The virus that gave us thought

Strange to say, but the current ability we take for granted 'to think' may be the result of catching a virus, long ago in the development of animals that led to our species.


We have all heard of retroviruses, with the most famous example is seen in HIV. Such viruses are strands of genetic material (RNA) that travel around in packages and provide instructions to make more of themselves. They hop into cells, planting their instructions in the genes of those cells, effectively adding to the DNA of the cell, which contains the blueprints for structure and function. This way, when the cell divides it carries these new instructions for ever more into the daughter cells.


Our genome is riddled with such snippets of code but it was only a few years ago that scientists realised such an addition may lie at the base of the way our brain functions to produce 'thought'. By this I mean that an ancient virus may provide the underlying chemical machinery that structures our nerves and allows them to communicate and 'remember' in the way that they do.


The culprit is a protein called Arc, and the reason it is thought to be an introduced virus rather than an inherent part of our genome is that it moves around between our nerve cells exactly like a virus. What happens is that a strand of RNA (the messenger) produced from the cell is wrapped within a tiny spherical chamber that looks exactly like the encapsulation of a virus. It pops out of the nerve cell producing it and goes on to 'infect' another nearby nerve cell. It is the movement of these instructions between the cells that allows our neurons to have the plasticity that underlies the formation of memories: synaptic plasticity.


If this theory is correct, then rational thought and sustained memory may be something animals picked up rather than developed by themselves. It raises the question, are there other ways to think out there in the cosmos that developed without the intervention of such a virus?


A chemist by the name of Matthew Fisher is exploring the possibility of another type of thinking mechanism, which may also exist in our brain tissue. Perhaps it predates the arrival of the virus, or maybe developed after the complex web of neurons was able to develop. At any rate, this process also involves packets but much smaller ones, made of calcium phosphate (which we find in bone).

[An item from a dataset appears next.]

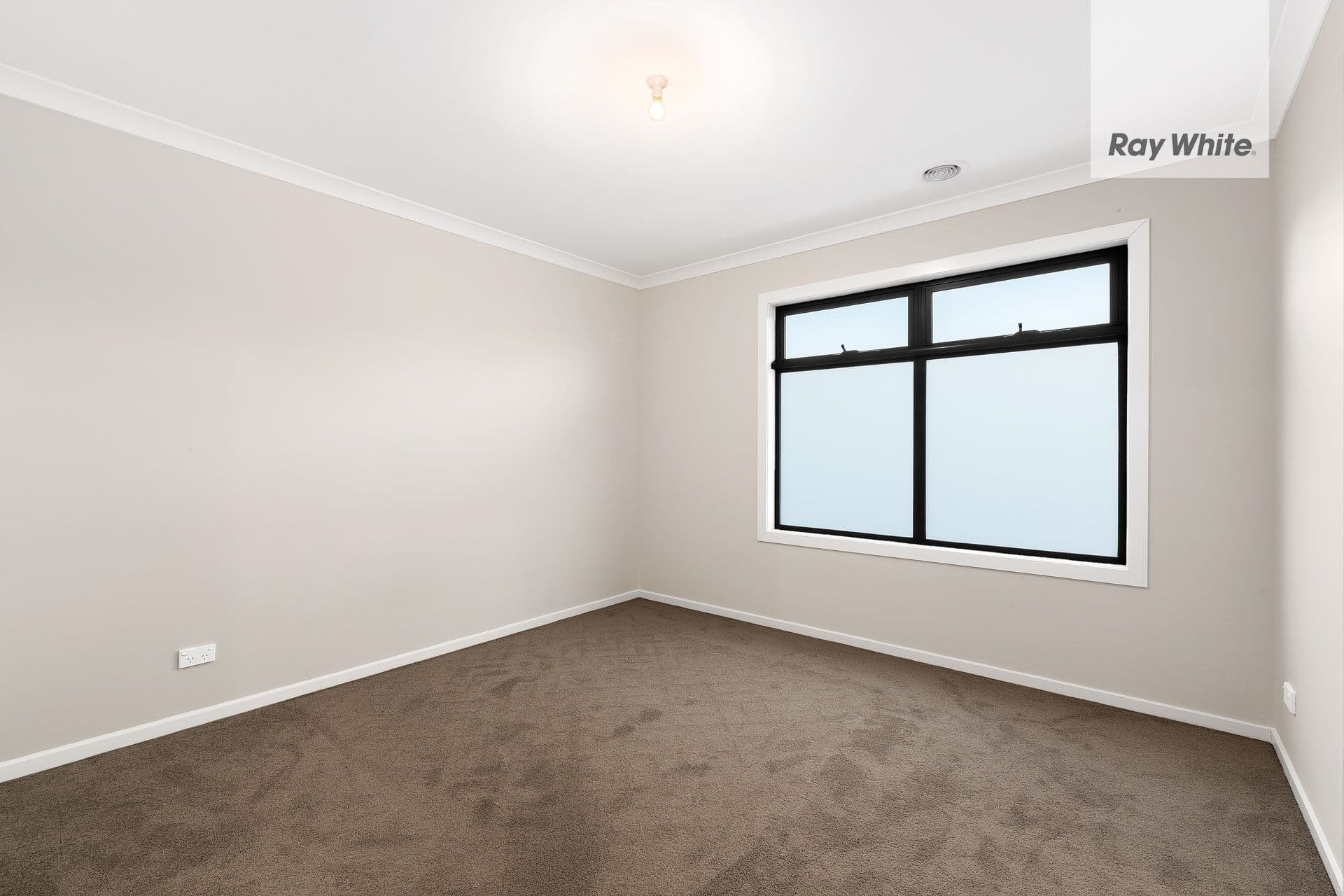 19 Wedmore Road, Boronia VIC 3155, Boronia - Thumbnail 5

The idea is that in the brain, these tiny clusters called 'Posner molecules' each form a cage of calcium atoms in which six phosphorus atom exist, protected from the outside surroundings. This kind of existence allows the six atoms to remain in a kind of limbo, allowing something called quantum entanglement with other clusters, until that is, they dissolve and trigger nerve cell changes. Intriguingly, lithium appears to behave in much the same way, and we know this element has an impact on consciousness since it is prescribed for just that purpose.


Ordinary nerve cells are like the machinery in a binary-based computer. When a neuron is triggered and sends an electrical signal this is an all or nothing event (a one or a zero) that can be tracked like traffic lights in a road system. Many such systems can be collected together to produce what we know of as parallel processing, but even so, such systems are good for only certain kinds of problem-solving. An example might be straightforward mathematical calculation such as 346 times 546. Or perhaps a puzzle such as, which of a series of factors has the largest influence on an outcome?


Quantum computers use quantum entanglement (involving spatial non-locality) and can solve different kinds of problems from those just mentioned. Quantum processing can 'think' using a dispersed set of units that 'speak' to one another without direct contact or observation. They also use computational units that can hold multiple states rather than just the traditional one or zero, providing much more flexibility. Speed is not, as usually suggested, the benefit here. Instead, there is a focus on optimum solutions for complex sets of circumstances, which only become evident when the query parameters are met. In a brain, for example, the result of a quantum computation might only be seen when the system 'downloads' an effect into the entire system, changing its response.


Methods of thinking

Is it possible that our brains work both like a conventional computer and as a quantum computer? Could such forms of thought as intuition be the result of this quantum mind? Perhaps then, by contrast, the conscious, rational mind of local cause and effect may be mostly the result of that ancient virus. Fisher is running the QuBrain Project (short for Quantum Brain Project) to find out if there is evidence for the quantum computing possibility. An earlier talk he gave (in 2017) explains the basic premise, and the project is currently underway.